The Doctrine of Humankind
Southwestern Journal of Theology
Volume 63, No. 2 – Spring 2021
Editor: David S. Dockery
By Mark McEntire. Louisville, KY: Westminster John Knox, 2019, 300pp., $30.00
Mark McEntire, who serves as professor of biblical studies at Belmont University, has written a provocative and erudite book. He argues that scribes reshaped and rearranged their source material, so that the final form of the OT had a positive perspective toward cities. He states, “the central question of this volume is how the understandings of cities and urban life in biblical texts shift in response to the changes in the culture that produced those texts” (p. 2). To justify this claim, he brings together literary, historical, and archaeological data on ancient Israel and its scribal class.
McEntire largely agrees with the neo-documentary hypothesis and contends that a supposed J source had a decidedly anti-urban bent. On his reading, the traditions associated with J see “city building and technology [as] skills that humans acquire illegitimately and use in opposition to God” (p. 67). He contends that the original J composition situated the Tower of Babel narrative before the Flood narrative. Thus, the flood is God’s response to their city-building project. He suggests that later scribes moved the Tower of Babel narrative into its current position within a post-flood world as part of a strategy to dilute “the anti-city tone of J without removing it” (p. 73). In this arrangement, God’s judgment in Genesis 6 arises solely from evil human inclinations and is no longer associated with the city-building project of Babel. Instead of Genesis 11 serving purely as a condemnation of city-building policies, in the final form of Genesis it now serves as an expansion of the story of Nimrod’s construction of Babylon in Genesis 10, which resulted in the formation of multiple cities (Gen 10:9–12). On this account, the redactor has changed the story so that God merely slows the city-building efforts of humans, so that they spread further before settling and developing cities.
McEntire’s general assessment of the anti-urban and pro-urban sentiments that Genesis 1–11 continues throughout his assessment of the OT. In passages that critical scholars have often associated with a J tradition, he finds a consistent, anti-urban sentiment. In passages that critical scholars have often associated with a P tradition, he finds a consistent, pro-urban sentiment. McEntire reads these passages closely, searching for seams between traditions that he suggests reveal opposing sentiments toward urban life.
-------
(PROBLEM REQUIREMENTS): List every page number that the book review cites in parentheses after a quotation. The records that follow are from a different source and are unrelated to the book review.
-------
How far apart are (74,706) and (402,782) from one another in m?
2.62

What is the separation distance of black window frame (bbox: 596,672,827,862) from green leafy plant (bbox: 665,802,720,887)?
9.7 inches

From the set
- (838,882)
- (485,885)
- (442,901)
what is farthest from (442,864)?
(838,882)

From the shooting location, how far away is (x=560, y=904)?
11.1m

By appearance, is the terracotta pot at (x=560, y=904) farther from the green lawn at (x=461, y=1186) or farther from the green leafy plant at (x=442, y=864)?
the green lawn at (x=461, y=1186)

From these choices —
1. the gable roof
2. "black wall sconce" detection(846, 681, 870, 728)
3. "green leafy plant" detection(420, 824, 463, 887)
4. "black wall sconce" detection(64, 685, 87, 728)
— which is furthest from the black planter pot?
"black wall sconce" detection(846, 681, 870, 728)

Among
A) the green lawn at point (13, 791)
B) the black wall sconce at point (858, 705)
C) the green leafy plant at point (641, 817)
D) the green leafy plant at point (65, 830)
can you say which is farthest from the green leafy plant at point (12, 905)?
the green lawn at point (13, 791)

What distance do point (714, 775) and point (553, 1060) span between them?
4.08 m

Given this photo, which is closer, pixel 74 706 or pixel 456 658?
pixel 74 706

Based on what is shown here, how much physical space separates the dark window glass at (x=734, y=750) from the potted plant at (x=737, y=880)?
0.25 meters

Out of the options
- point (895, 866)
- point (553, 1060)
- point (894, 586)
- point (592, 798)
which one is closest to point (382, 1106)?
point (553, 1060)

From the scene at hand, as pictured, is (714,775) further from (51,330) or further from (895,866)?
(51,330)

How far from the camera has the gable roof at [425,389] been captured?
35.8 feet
-------
(RESULT): 2, 67, 73